Dans le même esprit Kimura (1963), considérant que la plupart des modifications au niveau de l’ADN sont sans effet immédiat, a proposé la théorie neutraliste de l’évolution moléculaire.

Ces points de vue s’éloignent beaucoup de la théorie darwinienne et les inclure dans celle-ci mérite une longue réflexion que je ne ferai pas.

Les contraintes historiques.
« Dans quelle mesure les traits actuellement adaptatifs ne sont-ils pas apparus par un processus d’adaptation mais ont été cooptés à partir d’un état d’existence originel qui n’avait pas de sens adaptatif ». Gould cite, pour illustrer la contrainte historique, les gènes homéotiques qui interviennent sur le développement de la fleur à partir d’un archétype foliaire général ou par suppression des appendices segmentaires chez les insectes à partir d’un archétype muni d’appendices à chaque segment. Chez les plantes l’intervention régulatrice de ces gènes fait apparaître les différentes pièces de la fleur. Chez les insectes les gènes homéotiques Hox répriment l’apparition des ailes sur tous les segments du corps autres que les segments thoraciques 2 et 3.

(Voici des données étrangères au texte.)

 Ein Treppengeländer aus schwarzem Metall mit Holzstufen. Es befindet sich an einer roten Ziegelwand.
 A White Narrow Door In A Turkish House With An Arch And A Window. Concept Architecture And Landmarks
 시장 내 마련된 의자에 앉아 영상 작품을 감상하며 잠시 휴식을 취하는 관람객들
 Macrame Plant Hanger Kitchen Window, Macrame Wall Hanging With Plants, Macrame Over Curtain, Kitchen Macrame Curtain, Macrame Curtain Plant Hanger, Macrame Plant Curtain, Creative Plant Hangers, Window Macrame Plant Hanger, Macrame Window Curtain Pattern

Les contraintes structurales, expansions structurales, exaptation. (Co-auteur Elisabeth Vbra)
«L’évolutivité d’un phénotype quelconque dépend nécessairement d’une certaine flexibilité…celle-ci doit être attribuée aux caractéristiques structurales intrinsèques de traits qui sont apparus par sélection naturelle pour une raison donnée, mais qui manifestent aussi une disposition à être réaffectés ultérieurement ». Un exemple remarquable de la réorientation est celui de la plume qui était apparue sur un petit dinosaure coureur pour des besoins de thermorégulation et qui a été cooptée pour le vol des oiseaux.

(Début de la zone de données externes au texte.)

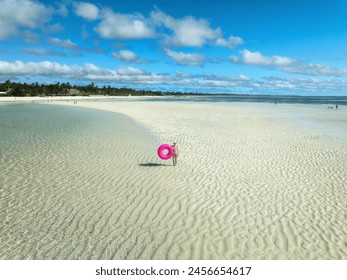 Aerial view of sporty slim woman with swimming ring, sandy beach, blue sea during low tide at sunny summer day in Zanzibar island. Top view of beautiful girl, sandbank, ocean, sky with clouds, palms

« D’autres traits important (et maintenant adaptatifs) sont apparus à l’origine pour des raisons non adaptatives ». Des contraintes nécessaires à la réalisation d’une structure tridimensionnelles engendrent des expansions structurales non adaptatives qui sont cooptées plus tard pour devenir adaptatives. On rejoint ici le structuralisme morphologique d’auteurs comme Geoffroy St Hilaire qui avait été presque totalement oublié. Un exemple illustrant une expansion structurale est l’axe ou ombilic de la coquille des escargots. Cet axe généralement vide a été coopté chez certaines espèces pour l’incubation des œufs.

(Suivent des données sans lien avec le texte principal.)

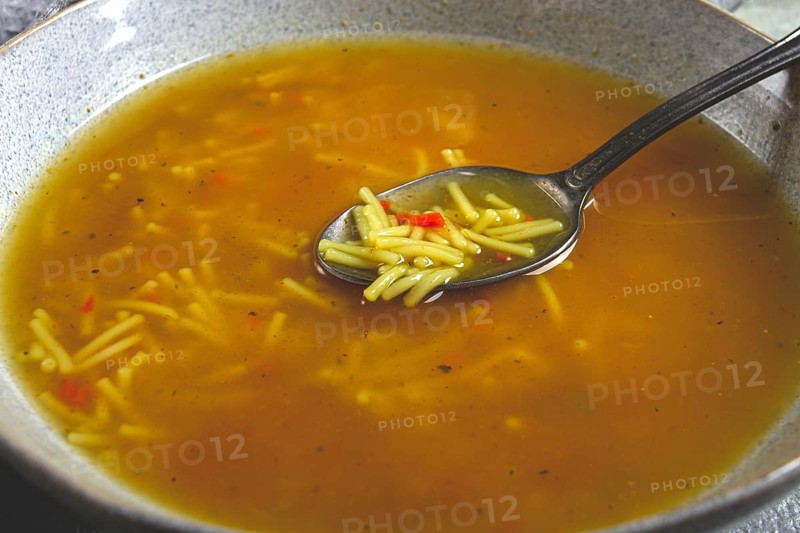 Chicken soup with noodles, homemade, no people, close-up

Que ce soit une réorientation ou l’utilisation d’une expansion structurale Gould et Vbra appellent cela des exaptations.

Rôle du hasard
Des groupes peuvent s’éteindre à la suite d’un « changement de règles » suite à des altérations catastrophiques de l’environnement lors des épisodes d’extinction de masse. Ainsi la chute d’un météorite à la fin du crétacé serait à l’origine de l’extinction de masse des dinosaures et aurait laissé la place aux mammifères (et donc plus tard à l’homme).

De tous les ajouts de Gould à la synthèse moderne, il me semble que le plus important est celui de l’équilibre ponctué qui apporte une explication aux lacunes géologiques relatives aux fossiles intermédiaires. Les autres méritent sans doute d’être rappelés mais ne modifient pas fondamentalement la théorie de l’évolution.